REPUBLIKA.CO.ID, YANGON -- PBB mencatat sekurangnya 38 orang terbunuh dalam hari paling berdarah pada Rabu (3/2) menyusul protes massa antikudeta di Myanmar. Pemerintah militer justru meningkatkan cengkeramannya dalam menentang kecaman internasional atas tindakan keras junta terhadap pengunjuk rasa.
"Hanya hari ini, 38 orang tewas," ujar utusan PBB untuk Myanmar Christine Schraner Burgener pada Rabu waktu setempat, dikutip laman Channel News Asia, Kamis (4/3).
Dia menambahkan, lebih dari 50 orang tewas secara total sejak pengambilalihan militer. Sementara, lebih banyak lagi yang terluka. "Hari ini adalah hari paling berdarah sejak kudeta terjadi," katanya tanpa memberikan rincian lebih lanjut.
Burgener meminta PBB untuk mengambil tindakan sangat keras terhadap para jenderal. Dia juga mengatakan, percakapannya dengan militer, mereka telah menepis ancaman sanksi. "Saya akan terus maju, kami tidak akan menyerah," katanya.

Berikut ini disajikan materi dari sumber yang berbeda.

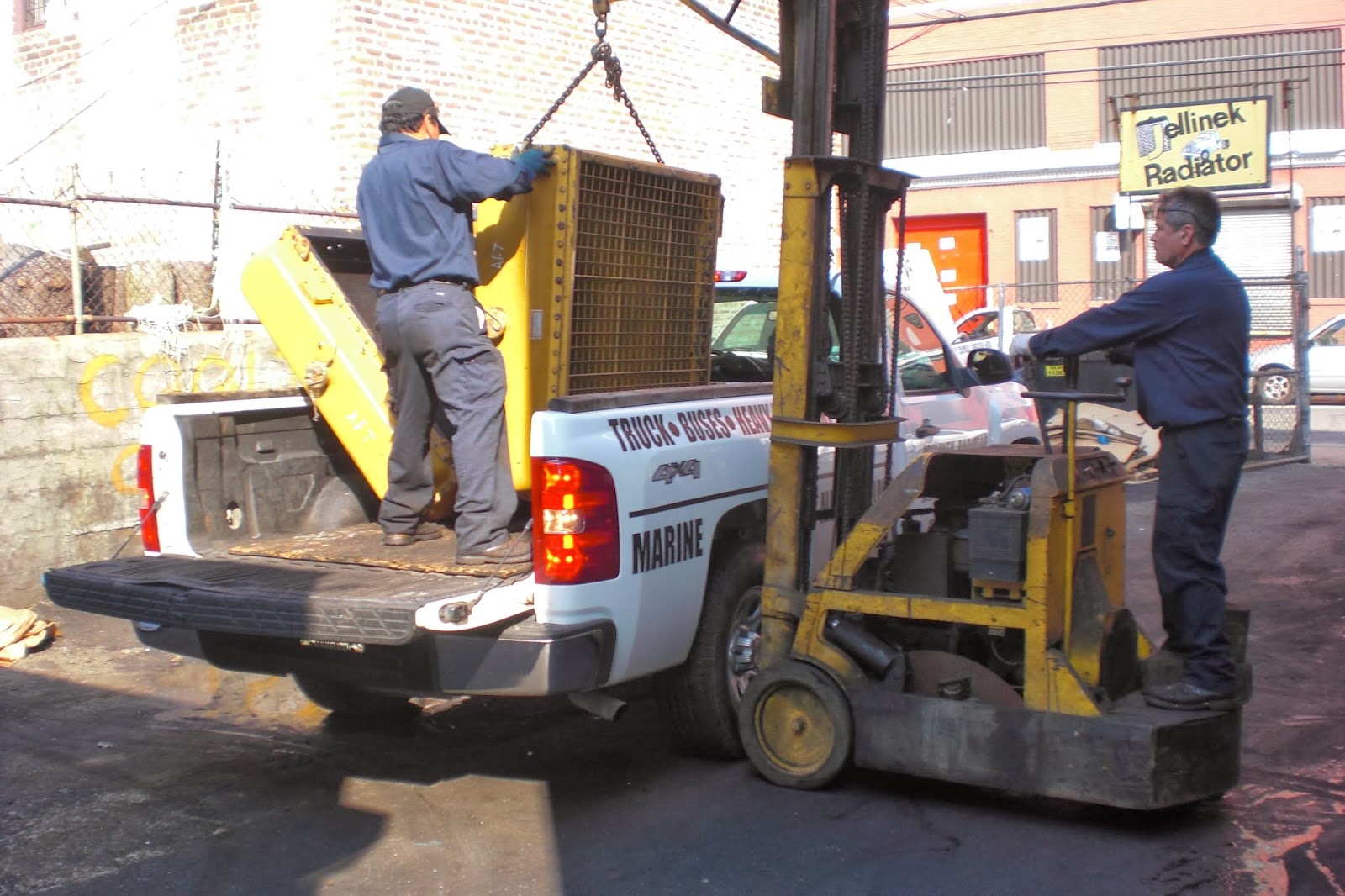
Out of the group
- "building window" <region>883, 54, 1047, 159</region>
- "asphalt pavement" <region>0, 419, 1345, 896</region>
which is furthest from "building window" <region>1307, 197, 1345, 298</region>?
"asphalt pavement" <region>0, 419, 1345, 896</region>

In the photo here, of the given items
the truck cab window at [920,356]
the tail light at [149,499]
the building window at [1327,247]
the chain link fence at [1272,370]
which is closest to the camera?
the tail light at [149,499]

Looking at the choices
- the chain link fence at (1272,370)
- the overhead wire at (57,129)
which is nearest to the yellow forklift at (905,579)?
the chain link fence at (1272,370)

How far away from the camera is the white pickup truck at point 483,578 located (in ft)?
14.3

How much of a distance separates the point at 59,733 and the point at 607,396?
10.1 ft

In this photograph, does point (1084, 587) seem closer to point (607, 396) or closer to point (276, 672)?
point (607, 396)

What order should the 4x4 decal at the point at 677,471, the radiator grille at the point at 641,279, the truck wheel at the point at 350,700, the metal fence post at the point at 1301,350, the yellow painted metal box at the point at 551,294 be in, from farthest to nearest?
1. the metal fence post at the point at 1301,350
2. the truck wheel at the point at 350,700
3. the radiator grille at the point at 641,279
4. the yellow painted metal box at the point at 551,294
5. the 4x4 decal at the point at 677,471

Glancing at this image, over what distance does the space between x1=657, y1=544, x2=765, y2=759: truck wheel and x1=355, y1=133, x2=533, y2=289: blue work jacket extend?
150cm

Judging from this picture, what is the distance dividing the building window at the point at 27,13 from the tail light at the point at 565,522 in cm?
1390

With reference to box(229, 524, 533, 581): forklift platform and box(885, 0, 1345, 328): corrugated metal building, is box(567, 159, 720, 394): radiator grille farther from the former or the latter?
box(885, 0, 1345, 328): corrugated metal building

Kekerasan membuat Amerika Serikat (AS) "terkejut dan jijik". "Kami meminta semua negara untuk berbicara dengan satu suara untuk mengutuk kekerasan brutal oleh militer Burma terhadap rakyatnya sendiri," ujar juru bicara Departemen Luar Negeri AS Ned Price.

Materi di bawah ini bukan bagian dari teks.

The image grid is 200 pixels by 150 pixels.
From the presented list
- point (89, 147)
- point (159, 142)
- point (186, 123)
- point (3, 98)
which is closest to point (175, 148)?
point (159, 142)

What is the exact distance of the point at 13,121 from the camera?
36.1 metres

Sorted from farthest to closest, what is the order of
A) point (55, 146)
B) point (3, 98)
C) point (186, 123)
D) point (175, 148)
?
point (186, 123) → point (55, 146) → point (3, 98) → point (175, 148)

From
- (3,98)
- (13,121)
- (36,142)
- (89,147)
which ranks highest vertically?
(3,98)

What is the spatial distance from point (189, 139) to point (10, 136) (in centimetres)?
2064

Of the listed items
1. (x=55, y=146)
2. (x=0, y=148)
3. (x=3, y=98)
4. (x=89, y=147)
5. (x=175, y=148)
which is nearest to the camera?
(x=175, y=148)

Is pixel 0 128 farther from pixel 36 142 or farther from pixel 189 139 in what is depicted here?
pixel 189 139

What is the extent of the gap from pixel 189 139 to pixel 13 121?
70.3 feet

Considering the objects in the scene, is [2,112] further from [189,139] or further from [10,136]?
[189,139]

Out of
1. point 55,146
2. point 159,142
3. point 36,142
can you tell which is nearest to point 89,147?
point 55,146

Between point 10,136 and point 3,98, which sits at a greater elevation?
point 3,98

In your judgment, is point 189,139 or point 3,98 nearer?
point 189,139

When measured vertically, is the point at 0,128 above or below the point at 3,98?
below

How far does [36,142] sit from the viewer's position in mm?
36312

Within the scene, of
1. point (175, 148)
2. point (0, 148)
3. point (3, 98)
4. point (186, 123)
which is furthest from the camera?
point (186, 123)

Dia meminta China yang sering dianggap oleh militer Myanmar sebagai sekutu utamanya untuk menekan junta. "China memang memiliki pengaruh di kawasan itu. Itu memang memiliki pengaruh dengan junta militer. Kami telah meminta China untuk menggunakan pengaruh itu dengan cara yang konstruktif, dengan cara yang memajukan kepentingan rakyat Burma," kata Price.
Baca juga : Indonesia Desak Militer Myanmar Hentikan Tindakan Kekerasan
Price juga mengatakan, AS tengah mempertimbangan tindakan lebih lanjut setelah sebelumnya telah menjatuhkan sanksi kepada para pemimpin junta. Sebelumnya, kantor berita AFP mencatat sekurangnya 17 kematian di seluruh Myanmar pada Rabu.